Nathaniel bajó de la moto y caminó hacia la casa. Una vez lo vio ingresar, Halina dirigió su mirada hacia Elliot, quien no dejaba de mirar al suelo con una expresión ausente.

Halina se acercó y comenzó a limpiar la nieve de su ropa y hombros. Elliot sintió un nudo en el corazón al ver sus ojos enrojecidos. No podía seguir engañándola de esa manera, no podía permitir que siguiera pensando que era un buen hombre cuando solo le había mostrado su mejor cara.

—Halina, lo que decía Nath es...

—Elliot... ¿te parece que nuestra relación tiene alguna deficiencia?

—No, pero...

—Pues no necesito saber nada que no estés preparado para decirme. Hasta ahora hemos ido bien a tu ritmo, no veo por qué deberíamos alterarlo.

Halina tocó su mejilla con suavidad, y acomodando su rostro en su mano, Elliot asintió. Toda la felicidad que había experimentado aquel día se desvaneció, mientras el rostro aterrado de esa chica, cuyo nombre ni siquiera sabía, volvía a su mente como un recordatorio silente de los muchos pecados que aún debía expiar. Desear que Halina continuara engañada era con mucho el mayor de ellos.
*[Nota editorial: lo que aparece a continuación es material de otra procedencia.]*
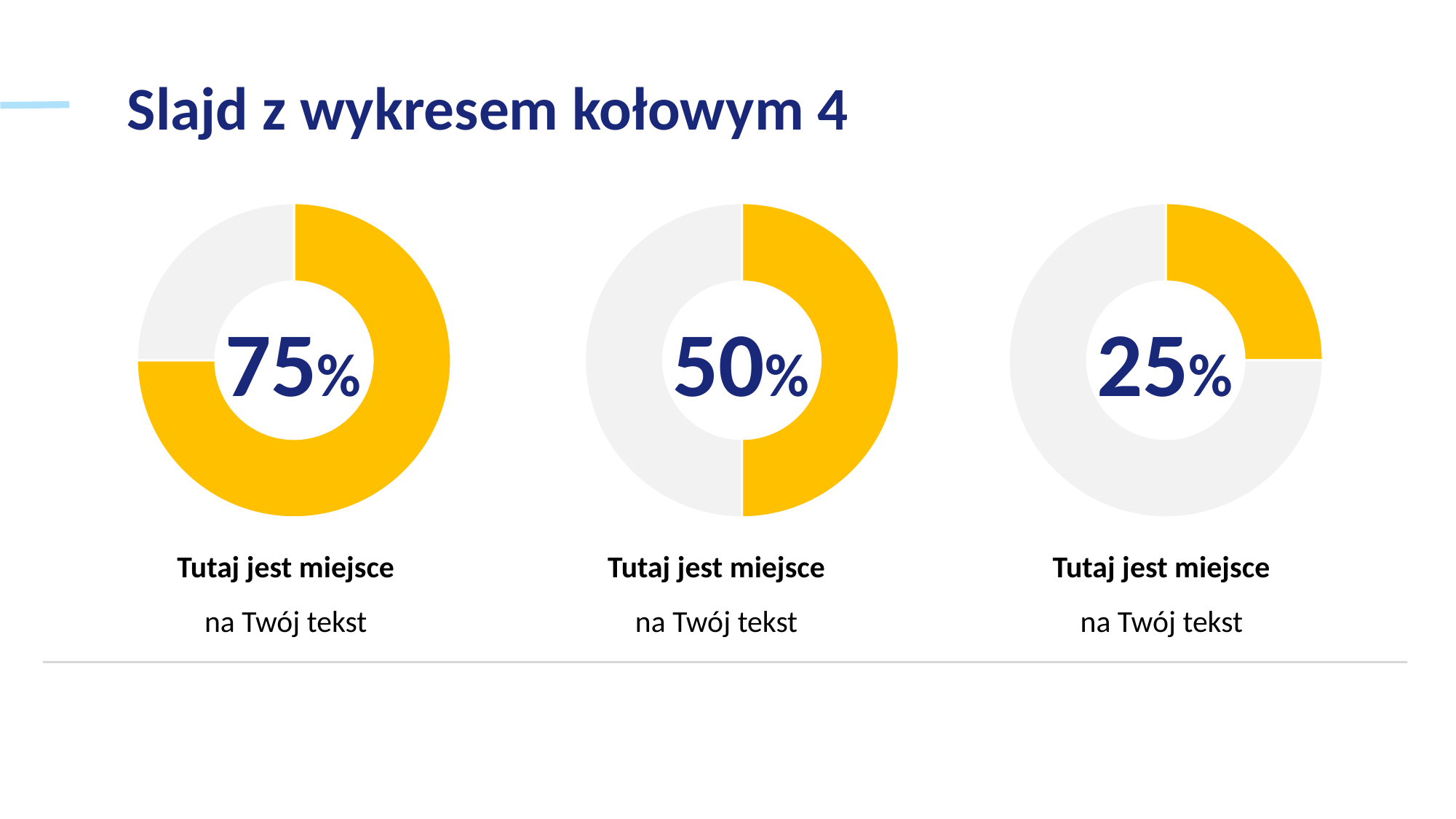
What type of chart is used on this slide? Donut (pie) chart What is the title of the slide? Slajd z wykresem kołowym 4 What is the difference between the percentage in the left donut chart and the percentage in the middle donut chart? 25% How many donut charts are shown on the slide? 3 What percentage is shown in the centre of the left donut chart? 75% What is the difference between the percentage in the left donut chart and the percentage in the right donut chart? 50% Which of the three donut charts shows the lowest percentage? The right chart (25%) What percentage is shown in the centre of the middle donut chart? 50% What colour is the filled (highlighted) portion of each donut chart? Yellow Which of the three donut charts shows the highest percentage? The left chart (75%) Is the percentage in the middle donut chart larger or smaller than the percentage in the right donut chart? Larger What percentage is shown in the centre of the right donut chart? 25%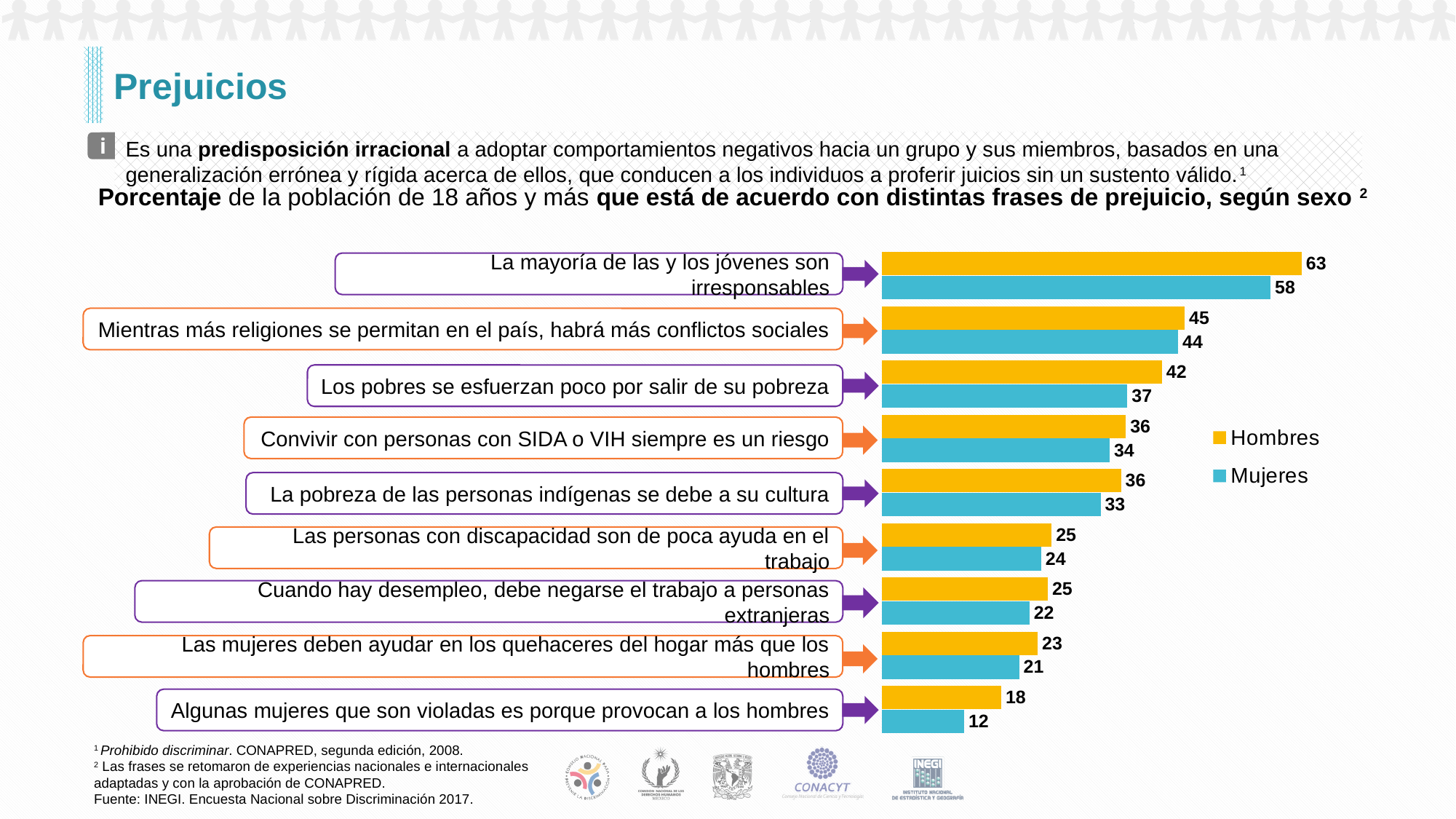
What is the difference between the Hombres and Mujeres values for "Los pobres se esfuerzan poco por salir de su pobreza"? 5 What is the value for Mujeres for "Los pobres se esfuerzan poco por salir de su pobreza"? 37 How many prejudice statements are shown in the chart? 9 Which statement has the highest percentage of agreement among Hombres? La mayoría de las y los jóvenes son irresponsables For "Convivir con personas con SIDA o VIH siempre es un riesgo", which group has the larger value, Hombres or Mujeres? Hombres What is the difference between the Hombres and Mujeres values for "Algunas mujeres que son violadas es porque provocan a los hombres"? 6 What percentage of men (Hombres) agree that most young people are irresponsible ("La mayoría de las y los jóvenes son irresponsables")? 63 How many series does the legend list? 2 Which statement has the lowest percentage of agreement among Mujeres? Algunas mujeres que son violadas es porque provocan a los hombres Which colour represents Mujeres in the chart? Blue What percentage of women (Mujeres) agree with "Algunas mujeres que son violadas es porque provocan a los hombres"? 12 What type of chart is used on this slide? Bar chart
Nathaniel seguía impulsándose en el balancín oxidado, el chirrido metálico resonando en la quietud de la madrugada. La nieve caía en copos grandes y pesados, cubriendo el parque cercano a la residencia de la universidad con un manto blanco que brillaba las farolas. El persistente crujido del balancín era tan exasperante que llamó la atención de la única mujer que caminaría a las tres de la mañana bajo aquel frío infernal.

—Tienes cara de que fuiste regañado por Halina —dijo Lexie, apareciendo detrás de él, los tacones hundiéndosele en la nieve. Nathaniel no se detuvo, su voz se hizo presente con apenas un gruñido.

Lexie, envuelta en un grueso abrigo de piel, se quedó de pie a unos centímetros de él, el vaho de sus alientos formaba pequeñas nubes en el aire frío.

—¿Y tú? ¿Qué haces aquí, amiga de Halina? Dicen los rumores que no eres del tipo de mujer que anda sola en un día tan frío —preguntó Nathaniel con cierta picardía. Lexie respondió en el mismo tono seductor.

—Por esta vez te equivocas, me estoy rehabilitando. Aunque no te negaré que este clima provoca recaer. —Extendió la mano para atrapar un par de copos de nieve—. Justo ahora me dirigía a algún bar para, ya sabes, calentarme.

Nathaniel la observó mientras ella se acercaba, sus pasos dejando huellas profundas en la nieve. Antes de darse cuenta, Lexie se había trepado en el mismo lado del balancín, obligándolo a sostenerlos a ambos para no caer.

Lexie sonrió. Su aliento cálido recorrió el cuello de Nathaniel mientras su mano se deslizaba por su pierna. Él permaneció impasible, o al menos lo intentó. Haber dormido con tantos hombres la había convertido en una experta en despertar pasiones incluso sobre la ropa.

—Conozco una buena cura para la tristeza. Solo tengo que advertirte que llevo un par de meses de abstinencia y no te prometo que vayas a dormir esta noche.

—¿Ah sí? —Nathaniel tan intrigado como excitado, deslizó una mano hasta la espalda de ella, retirándole el broche del brassier con un solo movimiento de sus dedos. Solo alguien que había hecho aquello ciento de veces podía tener tal precisión. Parecía que ella no era la única con un extenso historial de aventuras de una noche.

Aprovechando la confusión de la legendaria come hombres de Quebec, Nathaniel la hizo caer suavemente sobre el metal helado mientras murmuraba a su oído:

—Es curioso que lo digas, porque lo último que quiero hacer hoy es dormir. La única pregunta sería, ¿en tu cama o en la mía?